To some, this was a travesty, the latest pansification of a violent game that is suddenly confused enough about its identity to be fining its own for just doing their jobs.
But really? Grow up. Harrison hit Vick hard. The pass fluttered to the ground, incomplete. The play was made and, if Harrison hadn’t spoken about it afterwards, it would have been one of hundreds of plays every week that don’t make it into the highlight reels. Deciding not to do something that’s against the rules isn’t a sign that the game is becoming soft, it’s a sign that the message is, against all odds and the bleating of dinosaurs like Harrison, actually getting through to the players.
One week later, Packers rookie linebacker Nick Perry was fined $15,000 for a helmet-to-helmet hit on Luck.
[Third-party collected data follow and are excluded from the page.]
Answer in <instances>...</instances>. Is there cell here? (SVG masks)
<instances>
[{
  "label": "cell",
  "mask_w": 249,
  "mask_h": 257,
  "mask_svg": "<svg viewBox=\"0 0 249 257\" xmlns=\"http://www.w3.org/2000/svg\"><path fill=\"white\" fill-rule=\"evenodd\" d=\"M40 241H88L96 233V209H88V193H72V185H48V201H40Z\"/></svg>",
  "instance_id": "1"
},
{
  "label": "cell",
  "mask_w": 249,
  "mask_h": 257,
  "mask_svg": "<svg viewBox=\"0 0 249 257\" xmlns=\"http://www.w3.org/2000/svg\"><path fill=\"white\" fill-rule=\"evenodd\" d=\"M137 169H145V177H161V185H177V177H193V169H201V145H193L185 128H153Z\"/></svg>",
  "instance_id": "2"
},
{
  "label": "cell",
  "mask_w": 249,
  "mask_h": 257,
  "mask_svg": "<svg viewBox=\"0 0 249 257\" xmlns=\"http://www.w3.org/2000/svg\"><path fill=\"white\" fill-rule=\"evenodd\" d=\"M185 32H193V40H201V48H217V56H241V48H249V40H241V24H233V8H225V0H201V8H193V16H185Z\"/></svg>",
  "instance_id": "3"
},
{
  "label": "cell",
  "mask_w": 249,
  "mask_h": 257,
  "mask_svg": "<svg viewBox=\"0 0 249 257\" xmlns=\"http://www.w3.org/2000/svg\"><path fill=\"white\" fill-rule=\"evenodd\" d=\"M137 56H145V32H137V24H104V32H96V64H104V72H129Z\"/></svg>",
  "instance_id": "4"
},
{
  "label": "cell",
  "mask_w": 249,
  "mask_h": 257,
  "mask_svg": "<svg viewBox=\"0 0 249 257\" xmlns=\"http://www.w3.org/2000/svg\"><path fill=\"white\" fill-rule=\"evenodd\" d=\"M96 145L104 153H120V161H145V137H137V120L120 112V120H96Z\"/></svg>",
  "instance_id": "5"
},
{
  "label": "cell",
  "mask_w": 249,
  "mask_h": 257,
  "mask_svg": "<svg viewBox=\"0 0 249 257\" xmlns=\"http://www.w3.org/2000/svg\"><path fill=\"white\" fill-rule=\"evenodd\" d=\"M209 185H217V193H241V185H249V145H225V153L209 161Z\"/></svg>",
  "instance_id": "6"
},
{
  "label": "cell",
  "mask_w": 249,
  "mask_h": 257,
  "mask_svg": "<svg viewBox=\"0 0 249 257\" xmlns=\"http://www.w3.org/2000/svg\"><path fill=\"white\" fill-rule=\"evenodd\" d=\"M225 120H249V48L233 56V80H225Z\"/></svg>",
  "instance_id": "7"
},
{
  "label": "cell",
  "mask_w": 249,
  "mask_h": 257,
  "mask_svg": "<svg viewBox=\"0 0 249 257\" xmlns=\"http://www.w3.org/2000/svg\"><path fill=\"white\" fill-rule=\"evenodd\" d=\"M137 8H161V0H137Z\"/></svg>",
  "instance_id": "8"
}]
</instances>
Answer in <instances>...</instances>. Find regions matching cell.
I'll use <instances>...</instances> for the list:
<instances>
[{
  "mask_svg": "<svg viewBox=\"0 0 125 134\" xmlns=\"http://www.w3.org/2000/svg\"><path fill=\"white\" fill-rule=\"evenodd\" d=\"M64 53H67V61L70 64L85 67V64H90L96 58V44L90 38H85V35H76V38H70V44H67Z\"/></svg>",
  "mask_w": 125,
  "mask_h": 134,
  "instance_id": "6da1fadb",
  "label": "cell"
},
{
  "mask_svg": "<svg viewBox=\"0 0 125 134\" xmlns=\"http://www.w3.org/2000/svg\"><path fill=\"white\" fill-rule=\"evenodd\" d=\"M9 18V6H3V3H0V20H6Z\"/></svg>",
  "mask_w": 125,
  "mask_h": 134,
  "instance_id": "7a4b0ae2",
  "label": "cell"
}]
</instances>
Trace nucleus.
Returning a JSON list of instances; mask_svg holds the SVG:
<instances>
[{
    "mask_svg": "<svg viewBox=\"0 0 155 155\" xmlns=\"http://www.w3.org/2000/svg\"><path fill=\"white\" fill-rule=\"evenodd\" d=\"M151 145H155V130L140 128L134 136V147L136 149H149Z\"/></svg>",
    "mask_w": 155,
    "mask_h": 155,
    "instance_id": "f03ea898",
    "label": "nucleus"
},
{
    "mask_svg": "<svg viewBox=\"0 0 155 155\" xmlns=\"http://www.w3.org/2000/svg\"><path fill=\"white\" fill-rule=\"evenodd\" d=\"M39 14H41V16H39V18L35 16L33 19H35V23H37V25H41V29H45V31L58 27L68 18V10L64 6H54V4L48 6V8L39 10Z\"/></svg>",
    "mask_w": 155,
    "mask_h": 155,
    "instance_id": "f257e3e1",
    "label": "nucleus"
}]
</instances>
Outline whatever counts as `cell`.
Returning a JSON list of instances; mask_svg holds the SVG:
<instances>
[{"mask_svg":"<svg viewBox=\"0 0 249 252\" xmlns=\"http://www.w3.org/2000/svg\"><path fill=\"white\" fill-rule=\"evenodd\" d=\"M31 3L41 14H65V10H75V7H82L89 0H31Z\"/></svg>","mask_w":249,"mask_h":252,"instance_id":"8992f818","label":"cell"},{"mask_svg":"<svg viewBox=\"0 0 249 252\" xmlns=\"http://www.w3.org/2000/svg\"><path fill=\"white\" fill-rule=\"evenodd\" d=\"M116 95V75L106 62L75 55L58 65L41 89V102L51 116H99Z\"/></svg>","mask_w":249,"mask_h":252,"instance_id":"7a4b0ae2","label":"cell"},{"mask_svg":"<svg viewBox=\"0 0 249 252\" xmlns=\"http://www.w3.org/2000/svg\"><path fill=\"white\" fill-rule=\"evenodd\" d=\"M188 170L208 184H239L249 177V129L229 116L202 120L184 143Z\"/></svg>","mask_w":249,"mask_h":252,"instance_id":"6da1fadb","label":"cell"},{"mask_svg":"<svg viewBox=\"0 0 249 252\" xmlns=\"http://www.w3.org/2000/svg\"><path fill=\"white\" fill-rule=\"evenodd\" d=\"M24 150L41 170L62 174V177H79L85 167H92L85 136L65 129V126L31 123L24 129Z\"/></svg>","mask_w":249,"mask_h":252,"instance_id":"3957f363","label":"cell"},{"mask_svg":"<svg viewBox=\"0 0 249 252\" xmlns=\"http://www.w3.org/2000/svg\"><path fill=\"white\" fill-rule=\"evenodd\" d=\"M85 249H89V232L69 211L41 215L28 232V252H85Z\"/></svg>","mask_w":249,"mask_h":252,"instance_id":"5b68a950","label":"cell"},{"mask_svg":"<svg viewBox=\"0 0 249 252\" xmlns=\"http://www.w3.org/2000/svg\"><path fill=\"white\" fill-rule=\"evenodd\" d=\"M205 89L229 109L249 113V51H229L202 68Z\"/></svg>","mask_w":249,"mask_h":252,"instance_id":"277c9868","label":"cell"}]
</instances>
Perry didn’t lash out at the league, or the refs, or the rules. That stuff, more and more, is so last year. “I’ve got to be more focused on making a play without the head,” Perry said. And that’s it. That’s all it is. It’s harder than it sounds, sure, when the adrenalin is pumping and a split-second play is right in front of you. But it’s not impossible. The speed and ferocity isn’t going away, and James Harrison and Nick Perry will both dole out and suffer their share of concussions before their careers are over. But, slowly, the tide is turning. Cultures, like brains, don’t fix themselves overnight.
Still, some things never change. They didn’t change in 1905 and they won’t change now. You’ll never be able to slide your way into the end zone—you’ll always have to get through 11 men who are trying to hurt you if you want to reach pay dirt. And that is exactly as it should be.